# THINGS TO DO
(1) According to the Kochland book description, which award did the book win?
(2) Continue the Kochland book description from its last sentence.

# SOURCE DOCUMENT
The Secret History of Koch Industries and Corporate Power in America

Audiobook
0 of 1 copy available
Wait time: About 2 weeks
0 of 1 copy available
Wait time: About 2 weeks
NEW YORK TIMES BESTSELLER * NEW YORK TIMES NOTABLE BOOK OF 2019 * WINNER OF THE J ANTHONY LUKAS WORK-IN-PROGRESS AWARD * FINANCIAL TIMES' BEST BOOKS OF 2019 * NPR FAVORITE BOOKS OF 2019 * FINALIST FOR THE FINACIAL TIMES/MCKINSEY BUSINESS BOOK OF 2019 * KIRKUS REVIEWS BEST BOOKS OF 2019 * SCHOOL LIBRARY JOURNAL BEST BOOKS OF 2019

"Superb...Among the best books ever written about an American corporation." Bryan Burrough, The New York Times Book Review

Just as Steve Coll told the story of globalization through ExxonMobil and Andrew Ross Sorkin told the story of Wall Street excess through Too Big to Fail, Christopher Leonard's Kochland uses the extraordinary account of how one of the biggest private companies in the world grew to be that big to tell the story of modern corporate America.

Collected data entries
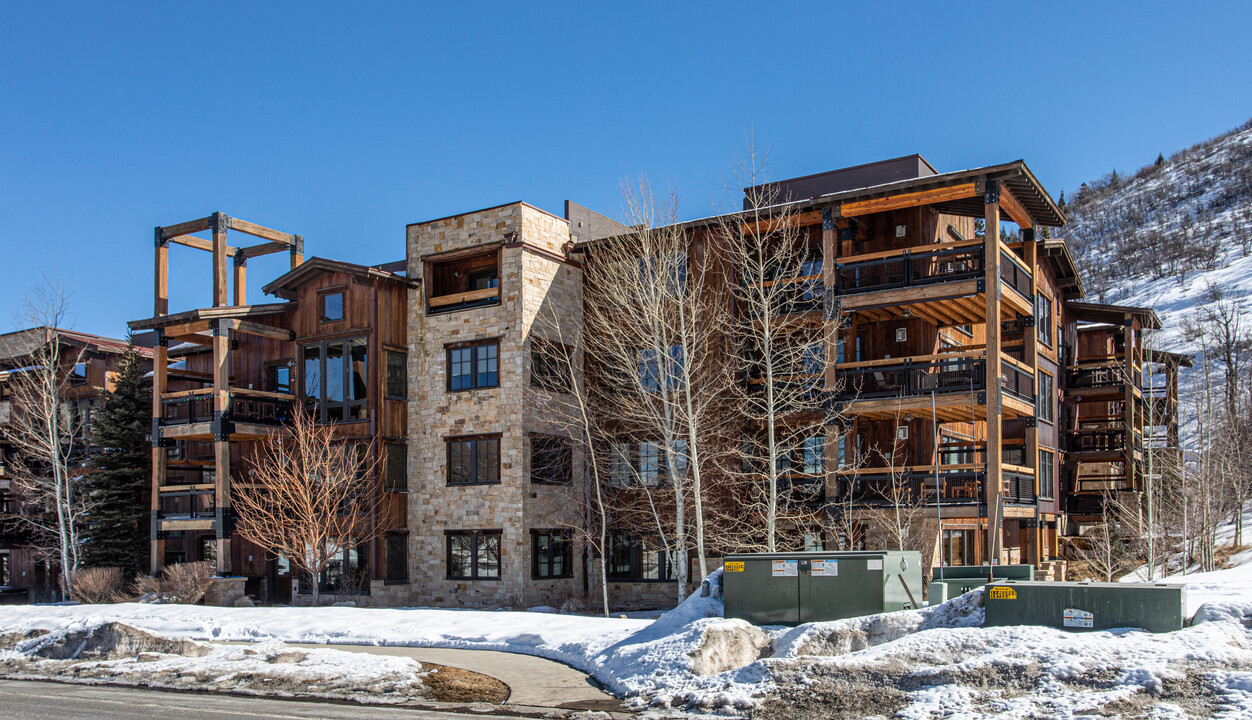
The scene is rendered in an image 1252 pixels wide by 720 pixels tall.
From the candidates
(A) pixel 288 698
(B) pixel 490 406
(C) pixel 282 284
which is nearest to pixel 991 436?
(B) pixel 490 406

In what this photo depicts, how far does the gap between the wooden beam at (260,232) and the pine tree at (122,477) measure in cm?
619

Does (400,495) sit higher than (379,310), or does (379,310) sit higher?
(379,310)

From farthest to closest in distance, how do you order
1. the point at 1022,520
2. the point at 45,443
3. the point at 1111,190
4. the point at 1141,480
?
the point at 1111,190
the point at 1141,480
the point at 45,443
the point at 1022,520

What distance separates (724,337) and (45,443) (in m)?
24.1

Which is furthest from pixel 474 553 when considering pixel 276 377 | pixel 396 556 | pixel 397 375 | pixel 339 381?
pixel 276 377

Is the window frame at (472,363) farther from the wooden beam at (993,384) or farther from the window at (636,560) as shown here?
the wooden beam at (993,384)

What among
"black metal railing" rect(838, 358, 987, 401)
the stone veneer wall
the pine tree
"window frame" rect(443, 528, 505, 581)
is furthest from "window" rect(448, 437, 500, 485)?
the pine tree

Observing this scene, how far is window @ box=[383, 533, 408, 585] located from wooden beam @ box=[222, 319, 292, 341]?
755 centimetres

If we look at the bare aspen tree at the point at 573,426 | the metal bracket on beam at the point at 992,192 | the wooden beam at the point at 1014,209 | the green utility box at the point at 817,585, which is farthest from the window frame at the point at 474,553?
the wooden beam at the point at 1014,209

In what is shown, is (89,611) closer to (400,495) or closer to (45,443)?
(400,495)

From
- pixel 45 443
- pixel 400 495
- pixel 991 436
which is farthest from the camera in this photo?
pixel 45 443

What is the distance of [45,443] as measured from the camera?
1417 inches

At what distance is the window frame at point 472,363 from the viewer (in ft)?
99.5

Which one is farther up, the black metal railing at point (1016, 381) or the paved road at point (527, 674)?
the black metal railing at point (1016, 381)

# YOUR RESPONSES
(1) It won the J Anthony Lukas Work-in-Progress Award.

(2)
The annual revenue of Koch Industries is bigger than that of Goldman Sachs, Facebook, and US Steel combined. Koch is everywhere: from the fertilizers that make our food to the chemicals that make our pipes to the synthetics that make our carpets and diapers to the Wall Street trading in all these commodities. But few people know much about Koch Industries and that's because the billionaire Koch brothers have wanted it that way.

For five decades, CEO Charles Koch has kept Koch Industries quietly operating in deepest secrecy, with a view toward very, very long-term profits. He's a genius businessman: patient with earnings, able to learn from his mistakes, determined that his employees develop a reverence for free-market ruthlessness, and a master disrupter. These strategies made him and his brother David together richer than Bill Gates.

But there's another side to this story. If you want to understand how we killed the unions in this country, how we widened the income divide, stalled progress on climate change, and how our corporations bought the influence industry, all you have to do is read this book.

Seven years in the making, Kochland "is a dazzling feat of investigative reporting and epic narrative writing, a tour de force that takes the reader deep inside the rise of a vastly powerful family corporation that has come to influence American workers, markets, elections, and the very ideas debated in our public square. Leonard's work is fair and meticulous, even as it reveals the Kochs as industrial Citizens Kane of our time" (Steve Coll, Pulitzer Prize–winning author of Private Empire).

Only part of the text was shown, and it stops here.